Family Prayer and Sprituality

As I’ve been trying to incorporate prayer more into my daily life, what’s been most striking to me is all of the different ways that we can respond to God. We can pray with words given to us, or with our own words; through speech and through silence; with our hands, with our bodies, with our breath. And all of these ways can rightfully be called prayer. As we begin to explore ways that we can pray together as families, let us first explore the many different forms of prayer.

  • Repeating traditional prayers and psalms
  • Creating art or music in response to God
  • Listening and engaging to music, art, and stories
  • Speaking in earnest to God
  • Giving of ourselves in service to others
  • Contemplative or silent prayer (repeating a word or phrase, imagining a scene)
  • Traditional devotions like the rosary and novenas

Some of these things will be easier for you than others. There are families who set aside time to say a rosary together every night, and families for whom that’s not feasible or even the best option. (As someone with a lot of trouble focusing, I personally find that the rosary is not the best devotion for me.) Only you can figure out what’s best for your own family. But here are a few ideas:

  • Watch a movie together, and discuss it after. Or, if you want to make it an outing, try going to a play, concert, or art exhibit.

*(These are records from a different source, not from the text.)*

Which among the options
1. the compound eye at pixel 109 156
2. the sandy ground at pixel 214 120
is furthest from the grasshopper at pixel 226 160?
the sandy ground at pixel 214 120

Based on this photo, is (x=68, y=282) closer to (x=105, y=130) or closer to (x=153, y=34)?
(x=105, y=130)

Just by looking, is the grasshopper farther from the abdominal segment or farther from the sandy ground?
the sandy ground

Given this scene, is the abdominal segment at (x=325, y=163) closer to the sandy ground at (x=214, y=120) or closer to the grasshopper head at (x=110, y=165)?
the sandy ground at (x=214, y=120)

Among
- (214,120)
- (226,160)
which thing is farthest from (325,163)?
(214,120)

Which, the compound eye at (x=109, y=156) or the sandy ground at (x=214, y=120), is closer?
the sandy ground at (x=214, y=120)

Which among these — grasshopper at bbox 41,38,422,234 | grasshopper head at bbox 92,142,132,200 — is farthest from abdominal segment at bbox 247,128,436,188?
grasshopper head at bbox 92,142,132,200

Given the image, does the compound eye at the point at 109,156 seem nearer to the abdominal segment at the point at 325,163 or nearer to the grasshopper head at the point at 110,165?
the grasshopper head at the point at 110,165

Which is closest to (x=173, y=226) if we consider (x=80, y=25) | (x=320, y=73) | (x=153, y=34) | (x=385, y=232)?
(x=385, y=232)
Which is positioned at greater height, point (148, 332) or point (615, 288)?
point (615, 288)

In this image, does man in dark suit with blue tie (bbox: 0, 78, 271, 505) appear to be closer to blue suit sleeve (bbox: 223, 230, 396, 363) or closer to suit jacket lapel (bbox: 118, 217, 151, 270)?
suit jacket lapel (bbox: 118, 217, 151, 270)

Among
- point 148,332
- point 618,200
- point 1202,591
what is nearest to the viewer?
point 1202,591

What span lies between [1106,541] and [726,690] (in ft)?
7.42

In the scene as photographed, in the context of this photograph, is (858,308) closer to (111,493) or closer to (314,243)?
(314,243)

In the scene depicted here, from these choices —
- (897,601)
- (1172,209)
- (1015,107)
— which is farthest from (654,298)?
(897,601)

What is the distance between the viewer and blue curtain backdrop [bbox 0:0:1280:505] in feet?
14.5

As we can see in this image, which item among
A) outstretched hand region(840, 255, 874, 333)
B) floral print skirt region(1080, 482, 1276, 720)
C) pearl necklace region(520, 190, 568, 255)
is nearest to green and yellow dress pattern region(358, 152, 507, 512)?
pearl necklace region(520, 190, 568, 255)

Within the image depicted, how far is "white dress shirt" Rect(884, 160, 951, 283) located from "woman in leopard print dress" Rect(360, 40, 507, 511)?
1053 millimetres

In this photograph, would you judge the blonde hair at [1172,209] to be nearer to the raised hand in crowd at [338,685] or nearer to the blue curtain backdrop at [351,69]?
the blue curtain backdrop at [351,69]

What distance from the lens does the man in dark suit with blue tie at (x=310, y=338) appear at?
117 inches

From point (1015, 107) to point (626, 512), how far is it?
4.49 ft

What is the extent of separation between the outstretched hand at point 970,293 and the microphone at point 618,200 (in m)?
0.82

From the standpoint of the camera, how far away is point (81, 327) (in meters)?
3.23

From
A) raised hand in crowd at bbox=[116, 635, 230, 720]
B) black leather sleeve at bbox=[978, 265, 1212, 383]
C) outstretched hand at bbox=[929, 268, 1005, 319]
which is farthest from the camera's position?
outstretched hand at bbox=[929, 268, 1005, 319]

See how people have been moved to speak to God through their art, and let the art lift you up to the same place from which the artist was speaking.
  • Say grace before meals if you don’t already. Try asking each child to lead prayer on a different night. This can be planned or spontaneous.
  • Spend a day volunteering together. For a list of great organizations to work with, check out the resources page on this blog.
  • Look into some classic prayers by holy men and women like St. Teresa of Avila or Thomas Merton. Introduce these prayers into your daily life.
  • In casual conversation, ask one another to pray for your needs and the needs of others. For instance. “I’m having lunch with Aunt Betty today. Could you pray for her? She’s been struggling a lot since Uncle Bob died.”

Please feel free to add more ideas and suggestions in the comments!